The difference between those who commit suicide and those who don't. The ones who succeed are the ones who truly believed there wasn't one person that cared enough to reach out to. They believed it was the only way to stop the pain. Periodically, I still feel that way. That is why for me it is crucial to have my therapist, take my medications, supportive friends that I can vent to and doing some basic care.
The one thing i do not advise is to visualize the act from start to finish. The love I have for my kids and grandkids ( 2 of them I'm raising) if not for them, it probably would have the opposite effect. But kids, from babies to college graduates, lose mothers and fathers all the time. Some times that pain is too overwhelming. This is where visualizing something happy for a few moments is probably a better option. It helps to prevent acting on impulse.
Give yourself a mental break.Find an activity to do when you start to feel overwhelmed. Go for a walk. Take a shower. Call someone. Clean. Write. Try a meditation app or a game.

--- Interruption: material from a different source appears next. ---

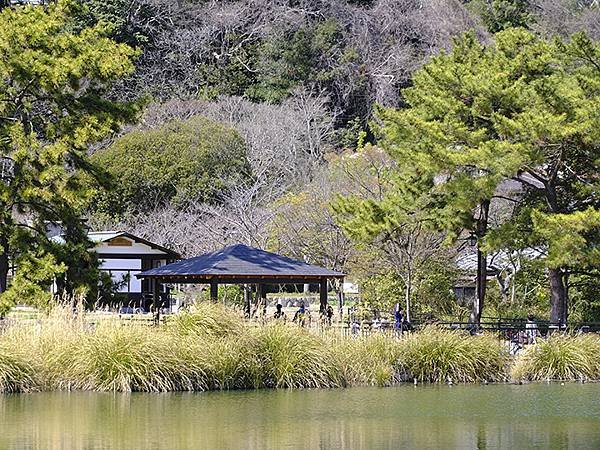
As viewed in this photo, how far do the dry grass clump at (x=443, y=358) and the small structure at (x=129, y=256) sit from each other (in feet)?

I discovered an app where I make my own music. Creating a way to let go of the stress to the point I manage anxiety and overwhelming thoughts significantly better. When I need to meditate, I have several different tracks for whatever mood I might be struggling with. I post to YouTube to share with others. I have been told some of my songs have helped with insomnia. My YouTube channel is linked below if you would like to try any of them.
Take medication as prescribed. Many of them take time to build up in your system to receive therapeutic results.
Don't drink alcohol, use recreational drugs or herbal remedies. These substances can make your symptoms worse. The combination can interfere with the effectiveness of the medications and possibly cause life threatening complications. If you have any questions, talk to your pharmacist. This is what they are trained in.
Take care of you basics. Eat a healthy diet. Exercise daily if possible. Try to get enough sleep. Do some kind of activity or hobby you enjoy. If your physical needs are met, you will be more able to handle the stressors in life.
Like any other chronic condition, some days are better than others. I am not perfect. However, with effort, suicidal ideologies and depression can be managed. Because suicide, it's not a solution.
If you or someone you know needs help. Call the Suicide prevention hotline
If you are in crisis, call the toll-free National Suicide Prevention Lifeline at 1-800-273-TALK (8255), available 24 hours a day, 7 days a week. The service is available to anyone.